Segment Start: Extracted data

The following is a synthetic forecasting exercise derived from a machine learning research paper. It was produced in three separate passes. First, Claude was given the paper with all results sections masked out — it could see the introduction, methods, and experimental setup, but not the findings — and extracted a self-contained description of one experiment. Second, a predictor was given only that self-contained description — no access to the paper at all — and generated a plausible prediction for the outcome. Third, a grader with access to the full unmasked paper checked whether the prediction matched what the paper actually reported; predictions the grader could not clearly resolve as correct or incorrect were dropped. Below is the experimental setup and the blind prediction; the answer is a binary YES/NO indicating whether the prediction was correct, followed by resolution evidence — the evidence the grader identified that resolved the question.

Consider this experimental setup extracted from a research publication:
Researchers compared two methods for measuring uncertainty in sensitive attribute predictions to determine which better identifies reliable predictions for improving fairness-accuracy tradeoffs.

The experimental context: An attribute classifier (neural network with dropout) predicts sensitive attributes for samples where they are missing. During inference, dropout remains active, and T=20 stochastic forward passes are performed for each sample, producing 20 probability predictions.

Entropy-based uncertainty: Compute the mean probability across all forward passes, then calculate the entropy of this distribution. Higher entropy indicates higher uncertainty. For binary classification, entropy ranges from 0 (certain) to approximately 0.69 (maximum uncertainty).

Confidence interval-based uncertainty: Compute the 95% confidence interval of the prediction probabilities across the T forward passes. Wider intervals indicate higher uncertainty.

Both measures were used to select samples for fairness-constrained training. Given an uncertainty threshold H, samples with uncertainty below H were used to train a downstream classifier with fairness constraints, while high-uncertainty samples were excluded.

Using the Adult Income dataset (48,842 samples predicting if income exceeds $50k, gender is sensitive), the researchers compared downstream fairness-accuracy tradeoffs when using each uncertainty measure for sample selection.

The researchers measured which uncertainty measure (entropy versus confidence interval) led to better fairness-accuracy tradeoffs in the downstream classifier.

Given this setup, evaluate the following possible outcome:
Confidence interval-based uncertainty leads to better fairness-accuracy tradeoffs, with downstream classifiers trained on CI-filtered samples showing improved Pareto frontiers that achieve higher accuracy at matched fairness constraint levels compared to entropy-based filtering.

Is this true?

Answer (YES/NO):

Segment End: Extracted data

#### About this task:
Each line of the listing should be copied exactly.

#### Response area:
The following is a synthetic forecasting exercise derived from a machine learning research paper. It was produced in three separate passes. First, Claude was given the paper with all results sections masked out — it could see the introduction, methods, and experimental setup, but not the findings — and extracted a self-contained description of one experiment. Second, a predictor was given only that self-contained description — no access to the paper at all — and generated a plausible prediction for the outcome. Third, a grader with access to the full unmasked paper checked whether the prediction matched what the paper actually reported; predictions the grader could not clearly resolve as correct or incorrect were dropped. Below is the experimental setup and the blind prediction; the answer is a binary YES/NO indicating whether the prediction was correct, followed by resolution evidence — the evidence the grader identified that resolved the question.

Consider this experimental setup extracted from a research publication:
Researchers compared two methods for measuring uncertainty in sensitive attribute predictions to determine which better identifies reliable predictions for improving fairness-accuracy tradeoffs.

The experimental context: An attribute classifier (neural network with dropout) predicts sensitive attributes for samples where they are missing. During inference, dropout remains active, and T=20 stochastic forward passes are performed for each sample, producing 20 probability predictions.

Entropy-based uncertainty: Compute the mean probability across all forward passes, then calculate the entropy of this distribution. Higher entropy indicates higher uncertainty. For binary classification, entropy ranges from 0 (certain) to approximately 0.69 (maximum uncertainty).

Confidence interval-based uncertainty: Compute the 95% confidence interval of the prediction probabilities across the T forward passes. Wider intervals indicate higher uncertainty.

Both measures were used to select samples for fairness-constrained training. Given an uncertainty threshold H, samples with uncertainty below H were used to train a downstream classifier with fairness constraints, while high-uncertainty samples were excluded.

Using the Adult Income dataset (48,842 samples predicting if income exceeds $50k, gender is sensitive), the researchers compared downstream fairness-accuracy tradeoffs when using each uncertainty measure for sample selection.

The researchers measured which uncertainty measure (entropy versus confidence interval) led to better fairness-accuracy tradeoffs in the downstream classifier.

Given this setup, evaluate the following possible outcome:
Confidence interval-based uncertainty leads to better fairness-accuracy tradeoffs, with downstream classifiers trained on CI-filtered samples showing improved Pareto frontiers that achieve higher accuracy at matched fairness constraint levels compared to entropy-based filtering.

Is this true?

Answer (YES/NO):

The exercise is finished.